Concernant l’encadrement des équipes de jeunes (toutes équipes confondues), il y a 2 entraîneurs et un responsable d’équipe, soit 3 personnes par équipe. À partir d’U13, 3 entraînements hebdomadaires sont dans la normalité.
Durant notre voyage, nous avons vu beaucoup de choses intéressantes (article à venir), nous avons toujours essayé de relativiser par rapport à notre contexte, à notre culture.

Stevy : Tu as été un des premiers entraîneurs d’Evan Fournier lorsqu’il était mini-poussin à Charenton le pont. Avais-tu remarqué son talent à l’époque ? Est-ce qu’il se démarquait déjà des autres joueurs ? Si oui, sur quels aspects ?
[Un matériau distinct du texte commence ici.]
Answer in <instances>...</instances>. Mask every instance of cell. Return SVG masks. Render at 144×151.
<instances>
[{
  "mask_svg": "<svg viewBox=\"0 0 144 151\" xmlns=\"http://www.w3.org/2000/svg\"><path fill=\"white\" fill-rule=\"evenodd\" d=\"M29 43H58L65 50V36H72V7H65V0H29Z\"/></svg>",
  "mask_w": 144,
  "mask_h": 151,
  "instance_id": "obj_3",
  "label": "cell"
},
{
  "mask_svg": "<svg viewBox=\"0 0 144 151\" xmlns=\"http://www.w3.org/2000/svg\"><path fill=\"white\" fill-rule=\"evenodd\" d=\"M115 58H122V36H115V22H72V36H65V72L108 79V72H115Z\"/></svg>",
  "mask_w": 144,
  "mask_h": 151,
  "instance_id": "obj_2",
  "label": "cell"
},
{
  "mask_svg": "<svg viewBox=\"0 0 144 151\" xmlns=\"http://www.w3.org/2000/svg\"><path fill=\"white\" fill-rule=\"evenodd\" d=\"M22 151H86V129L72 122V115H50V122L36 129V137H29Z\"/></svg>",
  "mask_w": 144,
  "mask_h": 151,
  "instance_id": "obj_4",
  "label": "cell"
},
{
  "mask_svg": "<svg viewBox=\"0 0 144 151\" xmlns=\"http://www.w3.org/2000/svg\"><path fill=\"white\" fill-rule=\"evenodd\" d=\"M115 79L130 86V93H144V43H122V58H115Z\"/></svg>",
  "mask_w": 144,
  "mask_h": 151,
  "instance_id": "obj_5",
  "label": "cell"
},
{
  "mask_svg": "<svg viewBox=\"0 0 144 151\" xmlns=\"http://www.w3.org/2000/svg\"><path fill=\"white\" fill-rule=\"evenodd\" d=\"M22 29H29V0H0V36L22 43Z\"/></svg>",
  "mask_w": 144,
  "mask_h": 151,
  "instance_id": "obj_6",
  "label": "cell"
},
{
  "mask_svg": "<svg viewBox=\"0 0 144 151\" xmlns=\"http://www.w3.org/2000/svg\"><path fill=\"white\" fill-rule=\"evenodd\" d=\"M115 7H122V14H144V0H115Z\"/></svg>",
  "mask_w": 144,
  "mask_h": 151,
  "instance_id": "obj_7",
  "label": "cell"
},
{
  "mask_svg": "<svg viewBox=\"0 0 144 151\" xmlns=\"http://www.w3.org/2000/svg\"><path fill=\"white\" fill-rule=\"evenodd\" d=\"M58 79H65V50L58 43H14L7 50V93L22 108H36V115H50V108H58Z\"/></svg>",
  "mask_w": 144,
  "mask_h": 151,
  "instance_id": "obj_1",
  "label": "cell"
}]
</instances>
Grégory : A l’époque, il était difficile de se projeter sur le devenir d’Evan, ce serait vous mentir. En revanche, ce qui était remarquable, c’est qu’Evan venait toujours en avance à l’entraînement, voir même au début de l’entraînement précédent, et il trainait toujours pour partir. Il avait un ballon à la main en permanence. Evan essayait de dribbler entre les jambes, dans le dos. Dès qu’un panier se libérait, il se précipitait pour tirer  et son grand truc c’était le lay-back…Il venait me voir pour que je lui explique comment faire un lay-back.
En revanche, je ne suis pas surpris de sa réussite sportive, je ne sais pas comment l’expliquer, mais Evan avait un rapport à la pratique très fort hors du commun, il vivait basket.




Stevy : Merci beaucoup pour tes réponses. As-tu quelque chose à ajouter pour finir ?
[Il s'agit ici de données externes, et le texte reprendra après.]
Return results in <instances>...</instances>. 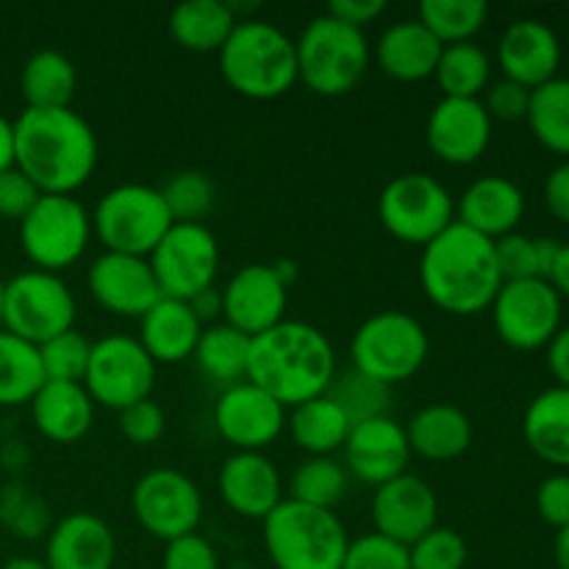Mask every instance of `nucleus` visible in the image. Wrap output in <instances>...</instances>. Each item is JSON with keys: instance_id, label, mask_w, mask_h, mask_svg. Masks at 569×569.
I'll list each match as a JSON object with an SVG mask.
<instances>
[{"instance_id": "obj_23", "label": "nucleus", "mask_w": 569, "mask_h": 569, "mask_svg": "<svg viewBox=\"0 0 569 569\" xmlns=\"http://www.w3.org/2000/svg\"><path fill=\"white\" fill-rule=\"evenodd\" d=\"M220 498L244 520H267L283 500L281 472L264 453H231L217 472Z\"/></svg>"}, {"instance_id": "obj_16", "label": "nucleus", "mask_w": 569, "mask_h": 569, "mask_svg": "<svg viewBox=\"0 0 569 569\" xmlns=\"http://www.w3.org/2000/svg\"><path fill=\"white\" fill-rule=\"evenodd\" d=\"M214 428L233 453H264L287 428V409L256 383L239 381L217 398Z\"/></svg>"}, {"instance_id": "obj_29", "label": "nucleus", "mask_w": 569, "mask_h": 569, "mask_svg": "<svg viewBox=\"0 0 569 569\" xmlns=\"http://www.w3.org/2000/svg\"><path fill=\"white\" fill-rule=\"evenodd\" d=\"M406 428L411 456L426 461H453L472 445V422L459 406L431 403L417 411Z\"/></svg>"}, {"instance_id": "obj_61", "label": "nucleus", "mask_w": 569, "mask_h": 569, "mask_svg": "<svg viewBox=\"0 0 569 569\" xmlns=\"http://www.w3.org/2000/svg\"><path fill=\"white\" fill-rule=\"evenodd\" d=\"M0 569H50L44 565V559H33V556H14V559L6 561Z\"/></svg>"}, {"instance_id": "obj_44", "label": "nucleus", "mask_w": 569, "mask_h": 569, "mask_svg": "<svg viewBox=\"0 0 569 569\" xmlns=\"http://www.w3.org/2000/svg\"><path fill=\"white\" fill-rule=\"evenodd\" d=\"M411 569H465L467 542L453 528L437 526L409 548Z\"/></svg>"}, {"instance_id": "obj_25", "label": "nucleus", "mask_w": 569, "mask_h": 569, "mask_svg": "<svg viewBox=\"0 0 569 569\" xmlns=\"http://www.w3.org/2000/svg\"><path fill=\"white\" fill-rule=\"evenodd\" d=\"M526 214V194L515 181L503 176H483L465 189L456 203V222L481 237L498 239L517 231Z\"/></svg>"}, {"instance_id": "obj_52", "label": "nucleus", "mask_w": 569, "mask_h": 569, "mask_svg": "<svg viewBox=\"0 0 569 569\" xmlns=\"http://www.w3.org/2000/svg\"><path fill=\"white\" fill-rule=\"evenodd\" d=\"M387 11V3L383 0H333L326 9V14L337 17L345 26H353L359 31H365L370 22H376L378 17Z\"/></svg>"}, {"instance_id": "obj_10", "label": "nucleus", "mask_w": 569, "mask_h": 569, "mask_svg": "<svg viewBox=\"0 0 569 569\" xmlns=\"http://www.w3.org/2000/svg\"><path fill=\"white\" fill-rule=\"evenodd\" d=\"M378 220L398 242L426 248L456 222V200L439 178L403 172L378 194Z\"/></svg>"}, {"instance_id": "obj_41", "label": "nucleus", "mask_w": 569, "mask_h": 569, "mask_svg": "<svg viewBox=\"0 0 569 569\" xmlns=\"http://www.w3.org/2000/svg\"><path fill=\"white\" fill-rule=\"evenodd\" d=\"M328 398L348 415L350 426H356V422L387 415L389 387L361 376V372L350 370L345 372V376L333 378L331 389H328Z\"/></svg>"}, {"instance_id": "obj_5", "label": "nucleus", "mask_w": 569, "mask_h": 569, "mask_svg": "<svg viewBox=\"0 0 569 569\" xmlns=\"http://www.w3.org/2000/svg\"><path fill=\"white\" fill-rule=\"evenodd\" d=\"M264 550L276 569H339L350 537L328 509L283 498L261 522Z\"/></svg>"}, {"instance_id": "obj_60", "label": "nucleus", "mask_w": 569, "mask_h": 569, "mask_svg": "<svg viewBox=\"0 0 569 569\" xmlns=\"http://www.w3.org/2000/svg\"><path fill=\"white\" fill-rule=\"evenodd\" d=\"M272 270H276V276L281 278L283 281V287H292L295 283V278H298V267H295V261H289V259H278V261H272Z\"/></svg>"}, {"instance_id": "obj_54", "label": "nucleus", "mask_w": 569, "mask_h": 569, "mask_svg": "<svg viewBox=\"0 0 569 569\" xmlns=\"http://www.w3.org/2000/svg\"><path fill=\"white\" fill-rule=\"evenodd\" d=\"M545 350H548V370L556 378V387L569 389V326L559 328Z\"/></svg>"}, {"instance_id": "obj_11", "label": "nucleus", "mask_w": 569, "mask_h": 569, "mask_svg": "<svg viewBox=\"0 0 569 569\" xmlns=\"http://www.w3.org/2000/svg\"><path fill=\"white\" fill-rule=\"evenodd\" d=\"M76 295L56 272L26 270L3 281V331L44 345L59 333L72 331Z\"/></svg>"}, {"instance_id": "obj_20", "label": "nucleus", "mask_w": 569, "mask_h": 569, "mask_svg": "<svg viewBox=\"0 0 569 569\" xmlns=\"http://www.w3.org/2000/svg\"><path fill=\"white\" fill-rule=\"evenodd\" d=\"M87 287L100 309L117 317H133V320H142L150 306L161 298L148 259L109 253V250H103L89 264Z\"/></svg>"}, {"instance_id": "obj_40", "label": "nucleus", "mask_w": 569, "mask_h": 569, "mask_svg": "<svg viewBox=\"0 0 569 569\" xmlns=\"http://www.w3.org/2000/svg\"><path fill=\"white\" fill-rule=\"evenodd\" d=\"M0 526L14 533L17 539L48 537V531L53 528L50 506L28 483L11 481L0 489Z\"/></svg>"}, {"instance_id": "obj_39", "label": "nucleus", "mask_w": 569, "mask_h": 569, "mask_svg": "<svg viewBox=\"0 0 569 569\" xmlns=\"http://www.w3.org/2000/svg\"><path fill=\"white\" fill-rule=\"evenodd\" d=\"M289 489V498L298 503L333 511V506L348 492V470L331 456H309L298 465Z\"/></svg>"}, {"instance_id": "obj_49", "label": "nucleus", "mask_w": 569, "mask_h": 569, "mask_svg": "<svg viewBox=\"0 0 569 569\" xmlns=\"http://www.w3.org/2000/svg\"><path fill=\"white\" fill-rule=\"evenodd\" d=\"M39 198L42 192L33 187L26 172H20L17 167L0 172V220H11L20 226L22 217L37 206Z\"/></svg>"}, {"instance_id": "obj_17", "label": "nucleus", "mask_w": 569, "mask_h": 569, "mask_svg": "<svg viewBox=\"0 0 569 569\" xmlns=\"http://www.w3.org/2000/svg\"><path fill=\"white\" fill-rule=\"evenodd\" d=\"M370 515L376 533L411 548L417 539L439 526V500L431 483L422 481L420 476L403 472L376 489Z\"/></svg>"}, {"instance_id": "obj_3", "label": "nucleus", "mask_w": 569, "mask_h": 569, "mask_svg": "<svg viewBox=\"0 0 569 569\" xmlns=\"http://www.w3.org/2000/svg\"><path fill=\"white\" fill-rule=\"evenodd\" d=\"M420 287L439 311L456 317L481 315L503 287L495 242L453 222L422 248Z\"/></svg>"}, {"instance_id": "obj_53", "label": "nucleus", "mask_w": 569, "mask_h": 569, "mask_svg": "<svg viewBox=\"0 0 569 569\" xmlns=\"http://www.w3.org/2000/svg\"><path fill=\"white\" fill-rule=\"evenodd\" d=\"M545 206L559 222L569 226V161L553 167L545 181Z\"/></svg>"}, {"instance_id": "obj_59", "label": "nucleus", "mask_w": 569, "mask_h": 569, "mask_svg": "<svg viewBox=\"0 0 569 569\" xmlns=\"http://www.w3.org/2000/svg\"><path fill=\"white\" fill-rule=\"evenodd\" d=\"M553 553H556V565H559V569H569V526L559 528V533H556Z\"/></svg>"}, {"instance_id": "obj_33", "label": "nucleus", "mask_w": 569, "mask_h": 569, "mask_svg": "<svg viewBox=\"0 0 569 569\" xmlns=\"http://www.w3.org/2000/svg\"><path fill=\"white\" fill-rule=\"evenodd\" d=\"M289 437L303 453L331 456L345 448L350 433V420L328 395L295 406L287 420Z\"/></svg>"}, {"instance_id": "obj_58", "label": "nucleus", "mask_w": 569, "mask_h": 569, "mask_svg": "<svg viewBox=\"0 0 569 569\" xmlns=\"http://www.w3.org/2000/svg\"><path fill=\"white\" fill-rule=\"evenodd\" d=\"M548 283L556 289V292H559V298L569 300V242L561 244L559 259H556V267H553V272H550Z\"/></svg>"}, {"instance_id": "obj_46", "label": "nucleus", "mask_w": 569, "mask_h": 569, "mask_svg": "<svg viewBox=\"0 0 569 569\" xmlns=\"http://www.w3.org/2000/svg\"><path fill=\"white\" fill-rule=\"evenodd\" d=\"M495 259H498L500 278L506 281H528L539 278L537 270V239L526 233H509L495 242Z\"/></svg>"}, {"instance_id": "obj_35", "label": "nucleus", "mask_w": 569, "mask_h": 569, "mask_svg": "<svg viewBox=\"0 0 569 569\" xmlns=\"http://www.w3.org/2000/svg\"><path fill=\"white\" fill-rule=\"evenodd\" d=\"M42 387L44 370L37 345L0 328V406H28Z\"/></svg>"}, {"instance_id": "obj_50", "label": "nucleus", "mask_w": 569, "mask_h": 569, "mask_svg": "<svg viewBox=\"0 0 569 569\" xmlns=\"http://www.w3.org/2000/svg\"><path fill=\"white\" fill-rule=\"evenodd\" d=\"M161 569H220L217 550L200 533H187L164 545Z\"/></svg>"}, {"instance_id": "obj_42", "label": "nucleus", "mask_w": 569, "mask_h": 569, "mask_svg": "<svg viewBox=\"0 0 569 569\" xmlns=\"http://www.w3.org/2000/svg\"><path fill=\"white\" fill-rule=\"evenodd\" d=\"M159 192L170 209L172 222H200L209 214L217 198L211 178L198 170L176 172L172 178H167Z\"/></svg>"}, {"instance_id": "obj_57", "label": "nucleus", "mask_w": 569, "mask_h": 569, "mask_svg": "<svg viewBox=\"0 0 569 569\" xmlns=\"http://www.w3.org/2000/svg\"><path fill=\"white\" fill-rule=\"evenodd\" d=\"M14 167V120L0 114V172Z\"/></svg>"}, {"instance_id": "obj_9", "label": "nucleus", "mask_w": 569, "mask_h": 569, "mask_svg": "<svg viewBox=\"0 0 569 569\" xmlns=\"http://www.w3.org/2000/svg\"><path fill=\"white\" fill-rule=\"evenodd\" d=\"M92 237V214L76 194H42L20 222L26 259L33 270L56 276L83 259Z\"/></svg>"}, {"instance_id": "obj_43", "label": "nucleus", "mask_w": 569, "mask_h": 569, "mask_svg": "<svg viewBox=\"0 0 569 569\" xmlns=\"http://www.w3.org/2000/svg\"><path fill=\"white\" fill-rule=\"evenodd\" d=\"M89 356H92V342L81 331H76V328L48 339L44 345H39L44 381L81 383L83 376H87Z\"/></svg>"}, {"instance_id": "obj_2", "label": "nucleus", "mask_w": 569, "mask_h": 569, "mask_svg": "<svg viewBox=\"0 0 569 569\" xmlns=\"http://www.w3.org/2000/svg\"><path fill=\"white\" fill-rule=\"evenodd\" d=\"M337 378V353L320 328L283 320L250 339L248 381L264 389L283 409L328 395Z\"/></svg>"}, {"instance_id": "obj_30", "label": "nucleus", "mask_w": 569, "mask_h": 569, "mask_svg": "<svg viewBox=\"0 0 569 569\" xmlns=\"http://www.w3.org/2000/svg\"><path fill=\"white\" fill-rule=\"evenodd\" d=\"M522 437L545 465L569 467V389L550 387L528 403Z\"/></svg>"}, {"instance_id": "obj_26", "label": "nucleus", "mask_w": 569, "mask_h": 569, "mask_svg": "<svg viewBox=\"0 0 569 569\" xmlns=\"http://www.w3.org/2000/svg\"><path fill=\"white\" fill-rule=\"evenodd\" d=\"M203 322L187 300L159 298L139 320V345L156 365H181L192 359Z\"/></svg>"}, {"instance_id": "obj_32", "label": "nucleus", "mask_w": 569, "mask_h": 569, "mask_svg": "<svg viewBox=\"0 0 569 569\" xmlns=\"http://www.w3.org/2000/svg\"><path fill=\"white\" fill-rule=\"evenodd\" d=\"M76 64L61 50L44 48L28 56L20 72L26 109H67L76 94Z\"/></svg>"}, {"instance_id": "obj_12", "label": "nucleus", "mask_w": 569, "mask_h": 569, "mask_svg": "<svg viewBox=\"0 0 569 569\" xmlns=\"http://www.w3.org/2000/svg\"><path fill=\"white\" fill-rule=\"evenodd\" d=\"M148 264L161 298L192 300L214 287L220 272V244L203 222H172Z\"/></svg>"}, {"instance_id": "obj_4", "label": "nucleus", "mask_w": 569, "mask_h": 569, "mask_svg": "<svg viewBox=\"0 0 569 569\" xmlns=\"http://www.w3.org/2000/svg\"><path fill=\"white\" fill-rule=\"evenodd\" d=\"M217 56L228 87L248 100H276L298 83L295 39L267 20H239Z\"/></svg>"}, {"instance_id": "obj_14", "label": "nucleus", "mask_w": 569, "mask_h": 569, "mask_svg": "<svg viewBox=\"0 0 569 569\" xmlns=\"http://www.w3.org/2000/svg\"><path fill=\"white\" fill-rule=\"evenodd\" d=\"M131 509L139 526L167 545L187 533H198L203 520V495L181 470L156 467L133 483Z\"/></svg>"}, {"instance_id": "obj_55", "label": "nucleus", "mask_w": 569, "mask_h": 569, "mask_svg": "<svg viewBox=\"0 0 569 569\" xmlns=\"http://www.w3.org/2000/svg\"><path fill=\"white\" fill-rule=\"evenodd\" d=\"M189 306H192V311L198 315L200 322H209L214 320L217 315H222V295L220 289H206V292H200L198 298L189 300Z\"/></svg>"}, {"instance_id": "obj_15", "label": "nucleus", "mask_w": 569, "mask_h": 569, "mask_svg": "<svg viewBox=\"0 0 569 569\" xmlns=\"http://www.w3.org/2000/svg\"><path fill=\"white\" fill-rule=\"evenodd\" d=\"M489 309L500 342L515 350L548 348L561 328V298L542 278L506 281Z\"/></svg>"}, {"instance_id": "obj_27", "label": "nucleus", "mask_w": 569, "mask_h": 569, "mask_svg": "<svg viewBox=\"0 0 569 569\" xmlns=\"http://www.w3.org/2000/svg\"><path fill=\"white\" fill-rule=\"evenodd\" d=\"M439 56H442V44L431 37V31L420 20L392 22L376 44L378 70L400 83L433 78Z\"/></svg>"}, {"instance_id": "obj_18", "label": "nucleus", "mask_w": 569, "mask_h": 569, "mask_svg": "<svg viewBox=\"0 0 569 569\" xmlns=\"http://www.w3.org/2000/svg\"><path fill=\"white\" fill-rule=\"evenodd\" d=\"M222 295V317L244 337H259L287 320L289 289L270 264H244L228 278Z\"/></svg>"}, {"instance_id": "obj_56", "label": "nucleus", "mask_w": 569, "mask_h": 569, "mask_svg": "<svg viewBox=\"0 0 569 569\" xmlns=\"http://www.w3.org/2000/svg\"><path fill=\"white\" fill-rule=\"evenodd\" d=\"M559 250H561L559 239H550V237L537 239V270L542 281H548L550 272H553L556 259H559Z\"/></svg>"}, {"instance_id": "obj_51", "label": "nucleus", "mask_w": 569, "mask_h": 569, "mask_svg": "<svg viewBox=\"0 0 569 569\" xmlns=\"http://www.w3.org/2000/svg\"><path fill=\"white\" fill-rule=\"evenodd\" d=\"M537 511L548 526L559 528L569 526V476L567 472H556V476L545 478L537 489Z\"/></svg>"}, {"instance_id": "obj_47", "label": "nucleus", "mask_w": 569, "mask_h": 569, "mask_svg": "<svg viewBox=\"0 0 569 569\" xmlns=\"http://www.w3.org/2000/svg\"><path fill=\"white\" fill-rule=\"evenodd\" d=\"M167 417L156 400H139V403L128 406L126 411H120V433L137 448H148L156 445L164 437Z\"/></svg>"}, {"instance_id": "obj_24", "label": "nucleus", "mask_w": 569, "mask_h": 569, "mask_svg": "<svg viewBox=\"0 0 569 569\" xmlns=\"http://www.w3.org/2000/svg\"><path fill=\"white\" fill-rule=\"evenodd\" d=\"M561 64V42L550 26L539 20H517L498 42V67L503 78L526 89L553 81Z\"/></svg>"}, {"instance_id": "obj_28", "label": "nucleus", "mask_w": 569, "mask_h": 569, "mask_svg": "<svg viewBox=\"0 0 569 569\" xmlns=\"http://www.w3.org/2000/svg\"><path fill=\"white\" fill-rule=\"evenodd\" d=\"M28 406L37 431L56 445L78 442L94 422V403L83 383L44 381Z\"/></svg>"}, {"instance_id": "obj_13", "label": "nucleus", "mask_w": 569, "mask_h": 569, "mask_svg": "<svg viewBox=\"0 0 569 569\" xmlns=\"http://www.w3.org/2000/svg\"><path fill=\"white\" fill-rule=\"evenodd\" d=\"M81 383L94 406L120 415L128 406L150 398L156 387V361L144 353L139 339L109 333L92 342V356Z\"/></svg>"}, {"instance_id": "obj_1", "label": "nucleus", "mask_w": 569, "mask_h": 569, "mask_svg": "<svg viewBox=\"0 0 569 569\" xmlns=\"http://www.w3.org/2000/svg\"><path fill=\"white\" fill-rule=\"evenodd\" d=\"M14 167L42 194H76L98 167V137L70 106L26 109L14 120Z\"/></svg>"}, {"instance_id": "obj_31", "label": "nucleus", "mask_w": 569, "mask_h": 569, "mask_svg": "<svg viewBox=\"0 0 569 569\" xmlns=\"http://www.w3.org/2000/svg\"><path fill=\"white\" fill-rule=\"evenodd\" d=\"M231 6L222 0H183L170 11V37L189 53H220L237 28Z\"/></svg>"}, {"instance_id": "obj_48", "label": "nucleus", "mask_w": 569, "mask_h": 569, "mask_svg": "<svg viewBox=\"0 0 569 569\" xmlns=\"http://www.w3.org/2000/svg\"><path fill=\"white\" fill-rule=\"evenodd\" d=\"M481 103L487 114L492 117V122L526 120L528 103H531V89L520 87V83L509 81V78H500V81H489Z\"/></svg>"}, {"instance_id": "obj_38", "label": "nucleus", "mask_w": 569, "mask_h": 569, "mask_svg": "<svg viewBox=\"0 0 569 569\" xmlns=\"http://www.w3.org/2000/svg\"><path fill=\"white\" fill-rule=\"evenodd\" d=\"M487 17L489 6L483 0H422L417 20L442 48H448V44L472 42Z\"/></svg>"}, {"instance_id": "obj_7", "label": "nucleus", "mask_w": 569, "mask_h": 569, "mask_svg": "<svg viewBox=\"0 0 569 569\" xmlns=\"http://www.w3.org/2000/svg\"><path fill=\"white\" fill-rule=\"evenodd\" d=\"M431 353L428 331L409 311H378L350 339L353 370L392 387L415 378Z\"/></svg>"}, {"instance_id": "obj_19", "label": "nucleus", "mask_w": 569, "mask_h": 569, "mask_svg": "<svg viewBox=\"0 0 569 569\" xmlns=\"http://www.w3.org/2000/svg\"><path fill=\"white\" fill-rule=\"evenodd\" d=\"M426 142L445 164H476L492 142V117L481 100L442 98L428 114Z\"/></svg>"}, {"instance_id": "obj_22", "label": "nucleus", "mask_w": 569, "mask_h": 569, "mask_svg": "<svg viewBox=\"0 0 569 569\" xmlns=\"http://www.w3.org/2000/svg\"><path fill=\"white\" fill-rule=\"evenodd\" d=\"M114 531L92 511H72L48 531L44 565L50 569H114Z\"/></svg>"}, {"instance_id": "obj_6", "label": "nucleus", "mask_w": 569, "mask_h": 569, "mask_svg": "<svg viewBox=\"0 0 569 569\" xmlns=\"http://www.w3.org/2000/svg\"><path fill=\"white\" fill-rule=\"evenodd\" d=\"M298 53V81L320 98H342L353 92L370 67V42L367 33L345 26L337 17L326 14L306 22L295 39Z\"/></svg>"}, {"instance_id": "obj_37", "label": "nucleus", "mask_w": 569, "mask_h": 569, "mask_svg": "<svg viewBox=\"0 0 569 569\" xmlns=\"http://www.w3.org/2000/svg\"><path fill=\"white\" fill-rule=\"evenodd\" d=\"M526 122L542 148L569 156V78L556 76L553 81L531 89Z\"/></svg>"}, {"instance_id": "obj_21", "label": "nucleus", "mask_w": 569, "mask_h": 569, "mask_svg": "<svg viewBox=\"0 0 569 569\" xmlns=\"http://www.w3.org/2000/svg\"><path fill=\"white\" fill-rule=\"evenodd\" d=\"M342 450L345 470L376 489L392 478L403 476L411 459L406 428L389 415L356 422Z\"/></svg>"}, {"instance_id": "obj_34", "label": "nucleus", "mask_w": 569, "mask_h": 569, "mask_svg": "<svg viewBox=\"0 0 569 569\" xmlns=\"http://www.w3.org/2000/svg\"><path fill=\"white\" fill-rule=\"evenodd\" d=\"M192 359L198 361V370L209 381L228 389L239 381H248L250 337H244L228 322H209L203 326Z\"/></svg>"}, {"instance_id": "obj_8", "label": "nucleus", "mask_w": 569, "mask_h": 569, "mask_svg": "<svg viewBox=\"0 0 569 569\" xmlns=\"http://www.w3.org/2000/svg\"><path fill=\"white\" fill-rule=\"evenodd\" d=\"M170 228V209L159 189L148 183H120L92 211V233L109 253L148 259Z\"/></svg>"}, {"instance_id": "obj_45", "label": "nucleus", "mask_w": 569, "mask_h": 569, "mask_svg": "<svg viewBox=\"0 0 569 569\" xmlns=\"http://www.w3.org/2000/svg\"><path fill=\"white\" fill-rule=\"evenodd\" d=\"M339 569H411L409 548L381 533H365L359 539H350Z\"/></svg>"}, {"instance_id": "obj_62", "label": "nucleus", "mask_w": 569, "mask_h": 569, "mask_svg": "<svg viewBox=\"0 0 569 569\" xmlns=\"http://www.w3.org/2000/svg\"><path fill=\"white\" fill-rule=\"evenodd\" d=\"M0 328H3V281H0Z\"/></svg>"}, {"instance_id": "obj_36", "label": "nucleus", "mask_w": 569, "mask_h": 569, "mask_svg": "<svg viewBox=\"0 0 569 569\" xmlns=\"http://www.w3.org/2000/svg\"><path fill=\"white\" fill-rule=\"evenodd\" d=\"M492 78V59L476 42L448 44L442 48L439 64L433 70V81L442 89L445 98L481 100Z\"/></svg>"}]
</instances>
Grégory : Je tiens à te féliciter pour tous les concepts, les contenus qui tu partages sur le net autour de l’entraînement au sens large. Déjà lorsque nous étions coéquipiers à la Saint Charles de Charenton, la rigueur, la précision t’animait… Je ne peux que t’encourager à poursuivre ta contribution au monde du basketball. Merci de m’avoir sollicité et je suis partant pour un article sur le basket en Catalone J

Merci à Grégory pour ses réponses et sa gentillesse. On attends l'article sur le basket en catalogne alors ;-)

SF
  

1 commentaire:

  1. Anonyme11/24/2014

    Et bien toi aussi, Greg, tu vis basket, tu manges et dors basket. Merci pour ces super explications concernant l'avenir et la prise en charge de nos jeunes basketteurs/es.